In addition to the MyD88-Tollip-TIRAP/Mal pathway of NF-κB activation, it has been observed that activation of Rac1, which belongs to the Rho family of GTPases, is also implicated in the signaling pathway of TLR2 (Fig. 5). Indeed, stimulation by S. aureus leads to association of Rac1 with the TLR2 cytosolic domain and the activation of the phosphatidylinositol 3-kinase pathway. This event induces the activation of protein kinases such as Akt (serine/threonine kinase) mediating NF-κB transactivation (Fig. 5) (8).

NOD PROTEINS

As stated above, TLR2 is an essential receptor for the recognition of staphylococcal components. However, it is interesting that astrocytes or macrophages from TLR2-deficient mice stimulated by S. aureus still produce proinflammatory mediators (38, 100, 184), suggesting that alternative receptors are also implicated in S. aureus recognition. The TLRs are involved in recognition of pathogens in the extracellular compartment, whereas the NBS-LRR (for nucleotide-binding site and leucine-rich repeat) family of proteins is involved in intracellular sensing of microorganisms and their products (9, 23). In this family, nucleotide-binding oligomerization domain proteins Nod1 and Nod2 play a role in the innate immune response by regulating the cytokine induction initiated by bacterial ligands through pathways that are possibly independent of TLR signaling.
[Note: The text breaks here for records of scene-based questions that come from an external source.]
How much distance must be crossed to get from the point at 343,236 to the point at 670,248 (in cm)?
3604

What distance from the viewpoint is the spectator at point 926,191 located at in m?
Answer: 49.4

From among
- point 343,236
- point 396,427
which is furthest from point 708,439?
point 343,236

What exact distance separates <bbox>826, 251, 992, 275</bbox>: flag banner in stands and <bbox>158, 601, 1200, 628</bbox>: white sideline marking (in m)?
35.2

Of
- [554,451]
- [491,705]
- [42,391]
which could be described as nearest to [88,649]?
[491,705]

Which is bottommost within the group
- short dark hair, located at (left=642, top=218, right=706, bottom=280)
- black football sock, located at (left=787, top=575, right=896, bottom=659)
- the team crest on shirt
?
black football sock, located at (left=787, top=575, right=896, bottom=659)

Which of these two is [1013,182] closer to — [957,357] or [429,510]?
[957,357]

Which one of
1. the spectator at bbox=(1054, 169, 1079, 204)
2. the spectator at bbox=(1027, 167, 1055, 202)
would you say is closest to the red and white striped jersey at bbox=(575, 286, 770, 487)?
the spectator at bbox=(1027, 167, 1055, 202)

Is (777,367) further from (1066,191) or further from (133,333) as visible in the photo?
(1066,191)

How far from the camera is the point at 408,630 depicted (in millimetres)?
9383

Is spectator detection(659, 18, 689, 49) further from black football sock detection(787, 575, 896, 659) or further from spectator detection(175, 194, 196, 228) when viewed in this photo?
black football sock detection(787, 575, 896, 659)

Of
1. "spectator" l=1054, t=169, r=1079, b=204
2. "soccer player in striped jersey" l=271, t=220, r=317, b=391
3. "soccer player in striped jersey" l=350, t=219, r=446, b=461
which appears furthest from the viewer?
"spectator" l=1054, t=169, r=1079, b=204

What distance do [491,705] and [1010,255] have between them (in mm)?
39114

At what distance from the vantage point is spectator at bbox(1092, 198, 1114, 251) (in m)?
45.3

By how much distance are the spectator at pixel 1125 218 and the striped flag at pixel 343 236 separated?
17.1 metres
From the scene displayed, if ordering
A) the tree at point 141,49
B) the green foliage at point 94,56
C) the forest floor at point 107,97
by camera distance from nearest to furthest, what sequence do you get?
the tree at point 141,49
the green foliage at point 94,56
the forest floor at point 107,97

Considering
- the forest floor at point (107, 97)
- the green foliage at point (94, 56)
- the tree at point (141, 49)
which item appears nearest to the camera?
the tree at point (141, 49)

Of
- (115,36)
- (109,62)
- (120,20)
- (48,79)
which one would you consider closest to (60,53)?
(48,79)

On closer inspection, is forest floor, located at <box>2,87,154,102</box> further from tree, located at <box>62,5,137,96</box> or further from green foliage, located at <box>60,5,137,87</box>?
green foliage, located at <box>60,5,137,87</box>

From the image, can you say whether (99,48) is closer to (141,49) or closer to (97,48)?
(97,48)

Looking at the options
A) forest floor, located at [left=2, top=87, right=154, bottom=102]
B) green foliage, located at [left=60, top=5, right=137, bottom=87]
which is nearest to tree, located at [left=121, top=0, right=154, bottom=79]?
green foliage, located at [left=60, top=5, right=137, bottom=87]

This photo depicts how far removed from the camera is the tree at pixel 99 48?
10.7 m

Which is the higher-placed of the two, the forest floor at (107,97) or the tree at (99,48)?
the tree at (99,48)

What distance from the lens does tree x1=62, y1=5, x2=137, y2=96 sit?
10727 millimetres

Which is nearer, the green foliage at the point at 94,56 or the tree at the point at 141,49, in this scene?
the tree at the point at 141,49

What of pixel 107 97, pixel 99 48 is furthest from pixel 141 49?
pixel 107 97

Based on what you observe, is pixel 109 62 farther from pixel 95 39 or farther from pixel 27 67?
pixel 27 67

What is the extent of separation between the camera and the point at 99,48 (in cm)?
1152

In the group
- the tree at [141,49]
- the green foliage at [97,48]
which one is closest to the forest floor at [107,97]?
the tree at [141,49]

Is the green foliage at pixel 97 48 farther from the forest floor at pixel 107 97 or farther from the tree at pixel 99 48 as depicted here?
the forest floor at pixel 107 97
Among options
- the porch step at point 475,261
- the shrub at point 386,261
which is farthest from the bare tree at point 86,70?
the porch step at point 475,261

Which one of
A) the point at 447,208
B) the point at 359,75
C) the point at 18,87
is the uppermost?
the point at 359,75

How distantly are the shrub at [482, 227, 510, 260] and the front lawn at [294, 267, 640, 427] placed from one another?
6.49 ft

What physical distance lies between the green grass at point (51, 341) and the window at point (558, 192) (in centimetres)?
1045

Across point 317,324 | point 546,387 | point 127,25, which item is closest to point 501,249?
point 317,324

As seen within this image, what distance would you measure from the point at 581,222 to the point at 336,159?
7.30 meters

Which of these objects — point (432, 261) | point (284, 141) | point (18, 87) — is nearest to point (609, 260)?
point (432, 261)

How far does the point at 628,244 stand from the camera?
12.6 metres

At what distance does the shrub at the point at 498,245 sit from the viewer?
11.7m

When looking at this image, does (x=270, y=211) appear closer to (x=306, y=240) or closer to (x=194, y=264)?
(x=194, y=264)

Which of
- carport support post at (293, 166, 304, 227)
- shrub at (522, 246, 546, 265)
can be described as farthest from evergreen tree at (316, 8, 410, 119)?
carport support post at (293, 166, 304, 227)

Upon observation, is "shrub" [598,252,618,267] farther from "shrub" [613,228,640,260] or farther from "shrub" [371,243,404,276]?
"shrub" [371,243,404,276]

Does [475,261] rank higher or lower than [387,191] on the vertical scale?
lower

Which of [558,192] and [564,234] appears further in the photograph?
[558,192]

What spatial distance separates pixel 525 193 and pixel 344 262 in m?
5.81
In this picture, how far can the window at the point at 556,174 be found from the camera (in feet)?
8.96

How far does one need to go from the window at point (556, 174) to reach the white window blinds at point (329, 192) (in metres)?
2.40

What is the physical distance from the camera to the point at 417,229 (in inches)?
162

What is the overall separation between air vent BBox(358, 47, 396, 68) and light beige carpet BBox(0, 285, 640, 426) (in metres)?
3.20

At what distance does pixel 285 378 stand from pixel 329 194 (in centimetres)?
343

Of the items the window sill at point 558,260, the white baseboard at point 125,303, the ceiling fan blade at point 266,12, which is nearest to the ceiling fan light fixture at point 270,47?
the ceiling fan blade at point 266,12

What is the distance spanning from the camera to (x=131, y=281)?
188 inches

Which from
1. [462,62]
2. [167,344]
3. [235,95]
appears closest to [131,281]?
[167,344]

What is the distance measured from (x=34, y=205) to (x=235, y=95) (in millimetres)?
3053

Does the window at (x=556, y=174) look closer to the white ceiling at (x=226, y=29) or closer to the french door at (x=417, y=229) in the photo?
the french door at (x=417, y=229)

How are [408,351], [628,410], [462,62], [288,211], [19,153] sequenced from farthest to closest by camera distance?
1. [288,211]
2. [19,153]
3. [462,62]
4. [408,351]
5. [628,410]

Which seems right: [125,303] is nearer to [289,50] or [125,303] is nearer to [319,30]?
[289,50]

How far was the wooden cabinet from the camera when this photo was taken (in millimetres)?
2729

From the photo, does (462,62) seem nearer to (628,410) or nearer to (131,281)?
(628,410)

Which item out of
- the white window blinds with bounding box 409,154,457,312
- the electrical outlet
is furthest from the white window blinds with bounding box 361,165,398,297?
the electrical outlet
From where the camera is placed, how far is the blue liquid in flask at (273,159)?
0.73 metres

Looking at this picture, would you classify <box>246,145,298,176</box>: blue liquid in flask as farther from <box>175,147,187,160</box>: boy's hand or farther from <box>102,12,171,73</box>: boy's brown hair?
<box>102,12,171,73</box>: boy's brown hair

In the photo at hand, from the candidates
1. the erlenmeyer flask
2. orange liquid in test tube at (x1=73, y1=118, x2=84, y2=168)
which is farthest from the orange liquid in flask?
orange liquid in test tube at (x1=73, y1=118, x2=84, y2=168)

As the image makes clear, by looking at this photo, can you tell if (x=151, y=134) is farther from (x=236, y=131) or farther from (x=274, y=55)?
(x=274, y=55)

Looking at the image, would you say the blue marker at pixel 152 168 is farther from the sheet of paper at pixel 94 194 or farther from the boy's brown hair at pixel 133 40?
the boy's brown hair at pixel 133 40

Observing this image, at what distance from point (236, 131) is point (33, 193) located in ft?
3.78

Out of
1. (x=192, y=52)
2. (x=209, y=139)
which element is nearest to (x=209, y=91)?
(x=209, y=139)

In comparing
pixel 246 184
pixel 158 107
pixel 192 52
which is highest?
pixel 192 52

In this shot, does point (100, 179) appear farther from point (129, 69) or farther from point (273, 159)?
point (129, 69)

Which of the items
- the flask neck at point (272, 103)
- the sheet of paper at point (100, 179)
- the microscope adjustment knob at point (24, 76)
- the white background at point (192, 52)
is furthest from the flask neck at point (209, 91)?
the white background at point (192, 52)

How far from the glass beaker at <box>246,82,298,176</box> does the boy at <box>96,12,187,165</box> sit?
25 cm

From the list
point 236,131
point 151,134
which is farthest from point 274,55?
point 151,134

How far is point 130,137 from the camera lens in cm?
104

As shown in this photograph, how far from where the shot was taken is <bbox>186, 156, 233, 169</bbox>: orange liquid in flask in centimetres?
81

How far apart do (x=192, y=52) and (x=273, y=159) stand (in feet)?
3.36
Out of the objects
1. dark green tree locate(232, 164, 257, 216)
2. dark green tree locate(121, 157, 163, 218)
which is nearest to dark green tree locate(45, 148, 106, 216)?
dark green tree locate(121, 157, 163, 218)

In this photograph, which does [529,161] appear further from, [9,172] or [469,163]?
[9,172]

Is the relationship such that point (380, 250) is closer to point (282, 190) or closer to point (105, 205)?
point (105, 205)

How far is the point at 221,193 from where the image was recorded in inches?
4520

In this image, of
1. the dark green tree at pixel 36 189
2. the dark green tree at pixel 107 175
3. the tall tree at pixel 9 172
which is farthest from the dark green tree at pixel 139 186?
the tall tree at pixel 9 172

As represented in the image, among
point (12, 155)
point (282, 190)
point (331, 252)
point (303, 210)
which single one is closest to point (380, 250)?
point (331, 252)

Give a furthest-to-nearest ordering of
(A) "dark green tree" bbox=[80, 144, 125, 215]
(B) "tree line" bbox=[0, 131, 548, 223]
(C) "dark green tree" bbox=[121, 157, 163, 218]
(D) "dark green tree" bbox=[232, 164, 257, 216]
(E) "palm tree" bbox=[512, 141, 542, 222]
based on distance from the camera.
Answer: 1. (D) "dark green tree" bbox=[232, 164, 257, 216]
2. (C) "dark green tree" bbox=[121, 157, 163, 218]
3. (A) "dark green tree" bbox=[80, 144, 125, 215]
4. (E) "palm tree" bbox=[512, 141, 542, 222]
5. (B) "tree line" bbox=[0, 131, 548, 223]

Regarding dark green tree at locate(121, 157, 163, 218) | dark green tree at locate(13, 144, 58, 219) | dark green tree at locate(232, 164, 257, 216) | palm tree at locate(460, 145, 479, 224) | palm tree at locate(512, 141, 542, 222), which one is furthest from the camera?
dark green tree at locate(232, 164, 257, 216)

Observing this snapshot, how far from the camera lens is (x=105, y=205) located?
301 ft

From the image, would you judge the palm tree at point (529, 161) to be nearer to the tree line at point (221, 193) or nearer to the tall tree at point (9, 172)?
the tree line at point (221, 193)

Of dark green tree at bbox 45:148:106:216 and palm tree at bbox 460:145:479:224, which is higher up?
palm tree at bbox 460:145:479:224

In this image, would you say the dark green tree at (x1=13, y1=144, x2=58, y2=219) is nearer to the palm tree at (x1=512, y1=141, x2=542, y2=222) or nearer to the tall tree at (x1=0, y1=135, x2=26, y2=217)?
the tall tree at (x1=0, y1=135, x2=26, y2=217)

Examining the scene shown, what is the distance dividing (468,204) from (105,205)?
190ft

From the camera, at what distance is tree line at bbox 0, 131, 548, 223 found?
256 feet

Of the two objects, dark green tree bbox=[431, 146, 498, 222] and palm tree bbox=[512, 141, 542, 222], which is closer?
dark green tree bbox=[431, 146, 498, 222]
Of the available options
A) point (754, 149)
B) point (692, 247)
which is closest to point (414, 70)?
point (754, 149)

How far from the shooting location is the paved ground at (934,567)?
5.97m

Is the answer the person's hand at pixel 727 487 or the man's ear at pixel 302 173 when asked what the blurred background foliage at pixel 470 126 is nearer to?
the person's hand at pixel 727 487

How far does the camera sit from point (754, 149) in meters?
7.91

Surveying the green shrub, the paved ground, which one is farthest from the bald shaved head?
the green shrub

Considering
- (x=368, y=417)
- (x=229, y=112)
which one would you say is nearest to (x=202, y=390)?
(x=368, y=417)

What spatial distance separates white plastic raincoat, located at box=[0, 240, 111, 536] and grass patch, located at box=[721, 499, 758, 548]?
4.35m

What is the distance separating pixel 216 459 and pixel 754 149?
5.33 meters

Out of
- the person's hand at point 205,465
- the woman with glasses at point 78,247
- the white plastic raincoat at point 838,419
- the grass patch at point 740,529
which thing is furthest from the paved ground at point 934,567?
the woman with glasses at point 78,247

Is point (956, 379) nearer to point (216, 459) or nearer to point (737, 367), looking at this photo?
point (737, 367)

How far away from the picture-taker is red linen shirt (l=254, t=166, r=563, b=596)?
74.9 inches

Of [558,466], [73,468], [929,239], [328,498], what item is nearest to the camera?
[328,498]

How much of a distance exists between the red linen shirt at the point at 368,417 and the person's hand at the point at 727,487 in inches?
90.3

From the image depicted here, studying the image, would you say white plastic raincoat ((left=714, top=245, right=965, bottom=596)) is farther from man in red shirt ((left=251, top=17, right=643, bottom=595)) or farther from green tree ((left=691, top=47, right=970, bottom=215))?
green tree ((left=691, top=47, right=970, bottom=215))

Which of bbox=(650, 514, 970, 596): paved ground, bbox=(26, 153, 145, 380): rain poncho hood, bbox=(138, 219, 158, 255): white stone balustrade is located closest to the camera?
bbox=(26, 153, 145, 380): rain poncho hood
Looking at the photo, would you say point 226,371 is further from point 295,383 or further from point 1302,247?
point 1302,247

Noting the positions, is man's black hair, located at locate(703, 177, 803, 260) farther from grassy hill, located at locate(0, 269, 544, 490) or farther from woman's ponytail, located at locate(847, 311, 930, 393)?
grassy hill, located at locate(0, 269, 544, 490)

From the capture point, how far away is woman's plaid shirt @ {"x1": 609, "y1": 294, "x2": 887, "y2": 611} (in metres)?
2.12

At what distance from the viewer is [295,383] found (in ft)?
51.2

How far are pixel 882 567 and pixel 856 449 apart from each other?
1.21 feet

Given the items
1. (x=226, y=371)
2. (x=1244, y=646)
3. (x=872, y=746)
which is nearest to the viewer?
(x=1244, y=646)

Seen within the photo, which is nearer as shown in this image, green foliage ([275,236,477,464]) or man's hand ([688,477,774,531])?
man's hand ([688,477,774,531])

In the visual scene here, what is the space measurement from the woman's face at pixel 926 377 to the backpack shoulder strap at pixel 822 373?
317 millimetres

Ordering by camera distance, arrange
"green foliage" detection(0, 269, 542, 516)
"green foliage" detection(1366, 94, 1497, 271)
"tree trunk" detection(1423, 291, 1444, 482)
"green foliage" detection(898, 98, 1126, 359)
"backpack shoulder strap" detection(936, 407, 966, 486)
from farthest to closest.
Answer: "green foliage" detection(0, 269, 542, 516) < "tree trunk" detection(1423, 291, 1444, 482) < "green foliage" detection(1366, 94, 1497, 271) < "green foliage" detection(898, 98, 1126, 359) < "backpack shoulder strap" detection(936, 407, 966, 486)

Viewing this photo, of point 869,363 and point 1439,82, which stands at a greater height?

The 302insC frameshift mutation in the nod2 gene is associated with the inflammatory bowel disease Crohn's disease (71, 139). This disease is associated with a severe inflammatory reaction at the level of the intestinal mucosa. Contrary to the expected gain-of-function mutation that would be consistent with the auto-inflammatory nature of this disease, the frameshift mutation in Nod2 results in a loss of bacterial sensing and decreased activation of inflammatory pathways (49, 75, 139). Much research is now focused on trying to find the mechanisms of Nod2 function that reconcile the apparently paradoxical role of this pattern recognition receptor in the pathogenesis of disease as reviewed by Kelsall (82).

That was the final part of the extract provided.